Caste: November 17th

Nanowrimo word count 2291 running total 26,215

The caste system seems to have been begun in India by invaders from South Europe and South Asia around 1500BC. It meant that families passed their work skills down through the generations.
To help eradicate the system, the government of India has collected records and divided the population into ‘Forward’ castes, (29% of the population who are on average ahead of other Indians in education, political representation and being employed by the government) and ‘Other Backward Castes’. These percentages are scrutinised and changed as India makes progress. People in the OBC category are given quotas in education, jobs and politics.
Which is why the brahmin employee of the Water Board who came to fit a meter in my mother’s new house, told me in 2017 that all the doctors are now low-caste and his children (high-caste) have no jobs. ‘The tables have been turned,’ he said. He didn’t like the government.
The doctor who rents a shop from me in my village is from a low-caste family. People in the area around my house have no problem with that. At one time they might have expected him to be cleaning the open drains. His daughter is a steward on Indigo Airlines. When I return and ask after his children, he always says, ‘Aunty, with your help we are all doing well.’ His son is studying medicine. I haven’t raised his rent for ten years. £9.00 a month.

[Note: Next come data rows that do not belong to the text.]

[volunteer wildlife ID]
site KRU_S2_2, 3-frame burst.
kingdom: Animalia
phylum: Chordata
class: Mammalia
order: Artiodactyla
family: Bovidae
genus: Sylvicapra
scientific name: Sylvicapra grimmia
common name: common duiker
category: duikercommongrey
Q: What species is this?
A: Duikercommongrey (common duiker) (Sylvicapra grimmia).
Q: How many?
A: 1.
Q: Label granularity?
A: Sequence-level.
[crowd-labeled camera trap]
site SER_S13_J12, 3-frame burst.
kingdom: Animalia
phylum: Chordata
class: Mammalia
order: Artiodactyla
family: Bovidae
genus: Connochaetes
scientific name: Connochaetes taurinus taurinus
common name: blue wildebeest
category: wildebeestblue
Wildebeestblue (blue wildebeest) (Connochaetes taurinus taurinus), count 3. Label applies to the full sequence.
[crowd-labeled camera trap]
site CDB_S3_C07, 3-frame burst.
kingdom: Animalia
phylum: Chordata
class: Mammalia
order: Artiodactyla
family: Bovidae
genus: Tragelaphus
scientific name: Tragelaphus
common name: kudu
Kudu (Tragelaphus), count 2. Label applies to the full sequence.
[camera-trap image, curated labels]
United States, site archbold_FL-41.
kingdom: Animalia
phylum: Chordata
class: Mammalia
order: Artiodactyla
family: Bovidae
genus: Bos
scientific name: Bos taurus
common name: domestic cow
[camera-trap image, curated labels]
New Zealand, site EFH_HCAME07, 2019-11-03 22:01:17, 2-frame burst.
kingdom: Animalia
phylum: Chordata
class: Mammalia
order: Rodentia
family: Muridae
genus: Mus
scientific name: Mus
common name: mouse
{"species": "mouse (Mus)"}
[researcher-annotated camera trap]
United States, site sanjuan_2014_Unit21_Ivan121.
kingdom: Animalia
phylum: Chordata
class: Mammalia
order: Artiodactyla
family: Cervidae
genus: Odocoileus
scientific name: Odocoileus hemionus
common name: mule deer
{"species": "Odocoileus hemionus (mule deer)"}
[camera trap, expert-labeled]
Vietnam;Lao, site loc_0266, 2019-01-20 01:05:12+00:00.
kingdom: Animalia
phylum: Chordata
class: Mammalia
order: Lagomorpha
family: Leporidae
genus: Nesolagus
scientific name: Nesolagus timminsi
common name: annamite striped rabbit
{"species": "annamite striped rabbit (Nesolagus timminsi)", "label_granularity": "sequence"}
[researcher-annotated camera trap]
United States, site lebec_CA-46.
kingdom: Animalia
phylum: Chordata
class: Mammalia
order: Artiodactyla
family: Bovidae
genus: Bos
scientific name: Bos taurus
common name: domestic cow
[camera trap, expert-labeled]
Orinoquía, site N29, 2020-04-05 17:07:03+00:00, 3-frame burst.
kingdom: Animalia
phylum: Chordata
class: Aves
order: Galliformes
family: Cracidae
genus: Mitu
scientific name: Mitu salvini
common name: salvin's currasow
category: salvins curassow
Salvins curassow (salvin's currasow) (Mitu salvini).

My family is ‘carpenters and iron-workers (tarkhan and lohar)’ so, we are considered a backward caste. Other castes that I came across in 1964/65 were nai (barbers and go-betweens for marriages), jheer (houseworkers), sheembay (tailors), chooray (street and toilet cleaners), chamaar (took away dead cows – leather. They are a little above the street cleaners who are the lowest), ghamaar (potters), marrassi (wedding singers) and brahmin and rorhay (higher castes, Sanskrit readers, govt workers, shopkeepers).